It is costing taxpayers about $1.3 million to mitigate weakened rocks and install fencing along Interstate 70 in the same De Beque Canyon area where a Mesa County resident who owns property high above is accused of releasing large amounts of water on his dry rock quarry, Colorado Department of Transportation officials said Tuesday.
Last month, CDOT, through the Colorado Attorney General's Office, and the state's Division of Reclamation, Mining and Safety issued two separate cease-and-desist orders against Rudy Fontanari, who owns multiple parcels in De Beque Canyon on the south side of I-70 near the Cameo exit.
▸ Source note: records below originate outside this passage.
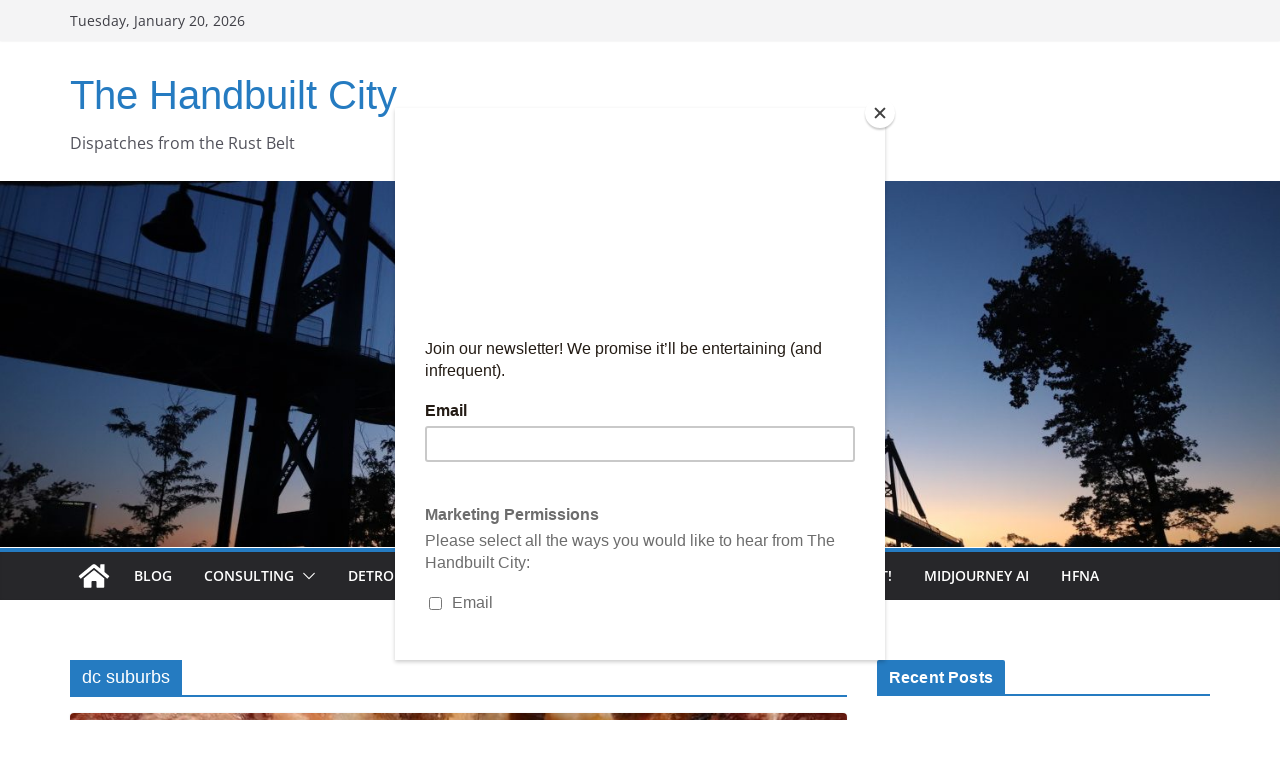

--- FILE ---
content_type: text/html; charset=utf-8
request_url: https://www.google.com/recaptcha/api2/aframe
body_size: 267
content:
<!DOCTYPE HTML><html><head><meta http-equiv="content-type" content="text/html; charset=UTF-8"></head><body><script nonce="OaXzC01vbO8UfDm56VmOlg">/** Anti-fraud and anti-abuse applications only. See google.com/recaptcha */ try{var clients={'sodar':'https://pagead2.googlesyndication.com/pagead/sodar?'};window.addEventListener("message",function(a){try{if(a.source===window.parent){var b=JSON.parse(a.data);var c=clients[b['id']];if(c){var d=document.createElement('img');d.src=c+b['params']+'&rc='+(localStorage.getItem("rc::a")?sessionStorage.getItem("rc::b"):"");window.document.body.appendChild(d);sessionStorage.setItem("rc::e",parseInt(sessionStorage.getItem("rc::e")||0)+1);localStorage.setItem("rc::h",'1768894775314');}}}catch(b){}});window.parent.postMessage("_grecaptcha_ready", "*");}catch(b){}</script></body></html>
The orders said Fontanari was endangering businesses and motorists on I-70, and demanded that he stop releasing irrigation water onto his property where he operates a basalt stone business called Western Slope Flagstone Quarry No. 2, a business he's operated since 1995. His state permit for that quarry bars him from using water.
State inspectors last month discovered that he allegedly was filling at least one pit there, causing water to come down the side of the canyon wall. That resulted in rocks falling onto the highway far below.
Fontanari is to appear before the Colorado Mined Land Reclamation Board later this month to answer why he should keep his permit. He faces fines of up to $5,000 a day, which could end up being as high as $205,000, division officials say.
For the past few weeks, CDOT crews have been busy blasting and pulling down tons of loose rocks, closing a lane on the eastbound side of the highway, and occasionally the entire interstate at times.
That work is complete for now, but crews still are installing a fence to capture any future rockslides, said CDOT spokesman Matthew Inzeo.
"We're done with mitigation work for now (but) if conditions change, we would obviously do more on mitigation," Inzeo said in an email. "The work happening now is to install a platform for the permanent rock fence."
Inzeo said the department hasn't yet made a determination if it will seek compensation from Fontanari on mitigation costs. The cease-and-desist order recommended that Fontanari alert his insurance company, hinting that it might seek reimbursement for costs to the state. Fontanari, who owns nine parcels of land on the south side of the canyon totaling about 440 acres, has said most of the water that ended up on his property was from runoff, while other water had been collecting in a collapsed old coal mine. He said he has a farming operation up there, growing "native grass, oats and pasture grass, and wild flowers for feed for wildlife."
Mine reclamation inspectors have been checking his property daily to ensure more watering isn't occurring.
The Colorado Division of Water Resources also is investigating whether Fontanari has been purposely wasting water in violation of state beneficial use water laws, which could impact his water rights.